Greater Interconnectivity

Because serotonin 2A receptors are found all over the brain, most of how what is happening physiologically relates to the subjective short-term experience of a mushroom trip are unknown. One observation that has been made, however, is that psilocin can cause changes in patterns of brain activity that result in “less constrained” thought and experience. It can increase interaction between areas of the brain that do not normally “talk” to each other, and reduce the level of interaction between others that do. This finding may support some of the documented subjective experiences that magic mushrooms enable new ways of thinking about familiar concepts, memories, or experiences of one’s life. Greater interconnectivity may also make the brain more sensitive to stimulation, which could at least in part explain the critical role setting plays in determining the nature of psychedelic experiences.

Behavioral Effects

Research is being published on the long-term effects of psilocin, as well. In recent years, studies have found long-term benefits from one to several doses of psilocin-based treatment for a number of disorders, including cancer-related distress, depression, and addiction. While the research is still in its early phases for disorders beyond depression, there is little doubt that psilocin produces positive and lasting behavioral effects for a number of disorders from just one or a few doses.

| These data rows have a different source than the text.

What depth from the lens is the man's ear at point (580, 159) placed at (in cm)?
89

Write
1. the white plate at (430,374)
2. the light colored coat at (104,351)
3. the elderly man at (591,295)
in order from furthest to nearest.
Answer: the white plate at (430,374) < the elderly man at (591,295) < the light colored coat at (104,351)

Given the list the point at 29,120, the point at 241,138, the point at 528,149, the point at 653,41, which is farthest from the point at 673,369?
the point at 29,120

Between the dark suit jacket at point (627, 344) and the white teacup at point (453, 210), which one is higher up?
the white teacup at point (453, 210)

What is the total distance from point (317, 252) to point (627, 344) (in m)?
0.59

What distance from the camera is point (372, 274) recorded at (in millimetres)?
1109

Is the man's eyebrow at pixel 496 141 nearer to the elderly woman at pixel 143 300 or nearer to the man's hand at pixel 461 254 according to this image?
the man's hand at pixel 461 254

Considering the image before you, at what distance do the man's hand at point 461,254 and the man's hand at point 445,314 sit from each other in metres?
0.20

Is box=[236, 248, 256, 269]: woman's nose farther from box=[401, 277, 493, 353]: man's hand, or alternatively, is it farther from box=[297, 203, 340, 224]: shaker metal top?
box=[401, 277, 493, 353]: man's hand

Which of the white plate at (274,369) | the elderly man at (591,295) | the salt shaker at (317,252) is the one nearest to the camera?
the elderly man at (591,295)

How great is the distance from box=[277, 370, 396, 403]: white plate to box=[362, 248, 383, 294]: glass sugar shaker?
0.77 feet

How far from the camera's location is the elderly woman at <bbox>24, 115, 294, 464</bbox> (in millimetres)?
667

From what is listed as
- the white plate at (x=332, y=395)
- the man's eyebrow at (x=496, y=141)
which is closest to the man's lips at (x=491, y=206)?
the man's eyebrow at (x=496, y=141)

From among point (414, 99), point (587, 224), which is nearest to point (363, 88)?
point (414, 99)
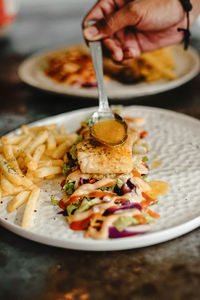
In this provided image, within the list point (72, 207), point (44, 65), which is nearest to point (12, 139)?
point (72, 207)

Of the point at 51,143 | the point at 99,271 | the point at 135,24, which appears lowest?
the point at 99,271

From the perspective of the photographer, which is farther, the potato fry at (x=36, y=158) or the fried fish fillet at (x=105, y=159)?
the potato fry at (x=36, y=158)

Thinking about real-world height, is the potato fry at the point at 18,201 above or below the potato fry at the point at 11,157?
below

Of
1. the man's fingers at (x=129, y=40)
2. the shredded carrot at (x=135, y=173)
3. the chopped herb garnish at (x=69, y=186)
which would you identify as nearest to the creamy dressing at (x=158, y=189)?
the shredded carrot at (x=135, y=173)

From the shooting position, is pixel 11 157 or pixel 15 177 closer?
pixel 15 177

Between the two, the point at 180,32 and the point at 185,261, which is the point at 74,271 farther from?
the point at 180,32

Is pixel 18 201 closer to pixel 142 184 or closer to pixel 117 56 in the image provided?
pixel 142 184

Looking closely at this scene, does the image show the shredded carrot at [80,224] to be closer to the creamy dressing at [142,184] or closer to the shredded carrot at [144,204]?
the shredded carrot at [144,204]
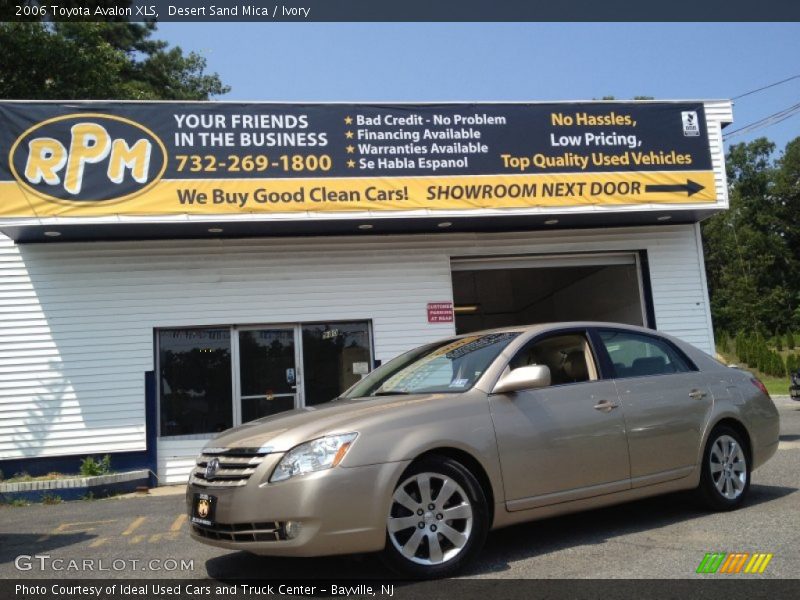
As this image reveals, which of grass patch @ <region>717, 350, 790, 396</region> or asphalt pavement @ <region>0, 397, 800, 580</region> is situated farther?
grass patch @ <region>717, 350, 790, 396</region>

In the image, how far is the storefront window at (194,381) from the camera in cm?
1160

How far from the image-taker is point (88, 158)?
10.7 metres

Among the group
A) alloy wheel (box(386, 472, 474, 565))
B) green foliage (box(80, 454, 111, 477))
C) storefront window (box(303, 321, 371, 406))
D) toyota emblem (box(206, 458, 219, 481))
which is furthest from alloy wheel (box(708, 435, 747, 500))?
green foliage (box(80, 454, 111, 477))

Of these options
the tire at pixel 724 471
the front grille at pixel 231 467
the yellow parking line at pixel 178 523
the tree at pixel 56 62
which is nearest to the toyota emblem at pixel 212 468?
the front grille at pixel 231 467

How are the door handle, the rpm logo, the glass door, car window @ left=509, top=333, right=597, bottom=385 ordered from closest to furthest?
1. the door handle
2. car window @ left=509, top=333, right=597, bottom=385
3. the rpm logo
4. the glass door

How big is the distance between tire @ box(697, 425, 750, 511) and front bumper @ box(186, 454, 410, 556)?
2899mm

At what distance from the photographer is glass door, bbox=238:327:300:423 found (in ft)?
38.6

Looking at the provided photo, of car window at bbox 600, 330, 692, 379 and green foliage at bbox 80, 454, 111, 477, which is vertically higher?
car window at bbox 600, 330, 692, 379

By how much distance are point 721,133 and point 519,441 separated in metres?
9.77

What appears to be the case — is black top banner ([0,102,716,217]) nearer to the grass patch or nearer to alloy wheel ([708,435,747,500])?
alloy wheel ([708,435,747,500])

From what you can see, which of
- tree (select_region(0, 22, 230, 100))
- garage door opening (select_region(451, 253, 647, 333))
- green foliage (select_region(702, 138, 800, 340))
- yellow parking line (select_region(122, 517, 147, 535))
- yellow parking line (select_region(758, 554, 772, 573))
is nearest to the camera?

How is it doing this exactly? That question is also up in the air, but there are some theories emerging that make sense in light of the drug’s short-term effects. One potential explanation has to do with the prefrontal cortex (PFC), which is a part of the brain that acts as the main control center for things like social behavior, planning and organization, attention, mood regulation, and other “big picture” processing jobs. This part of the brain deteriorates in many diseases, including depression. This may be due to declines in brain-derived neurotrophic factor (BDNF), a protein responsible for helping the brain form new connections and adapt to experience. The ability of the brain to adapt in this way is known as “neuroplasticity”. Notably, prior research has found that LSD increases BDNF, though this research has not been repeated with psilocybin.

Animal studies have also directly suggested that psilocin creates new connections between neurons, perhaps resulting in new pathways that allow us to behave and feel differently. In other words, psilocin may help a brain that is stuck in one way of responding remember how to reengage with mental states to which it has lost or never had access. Early human studies looking at psilocin’s effects on brain connectivity are not quite so far along as the studies on animals, but that research will move quickly.

We won’t have to wait, however, for a certain explanation of exactly how psilocybin works before we see it being used to treat those in need. Given its excellent safety profile, low potential for abuse, staggering effectiveness relative to alternatives, and its breakthrough designation from the FDA, it won’t be long before psilocybin-assisted therapy is available to patients in the United States.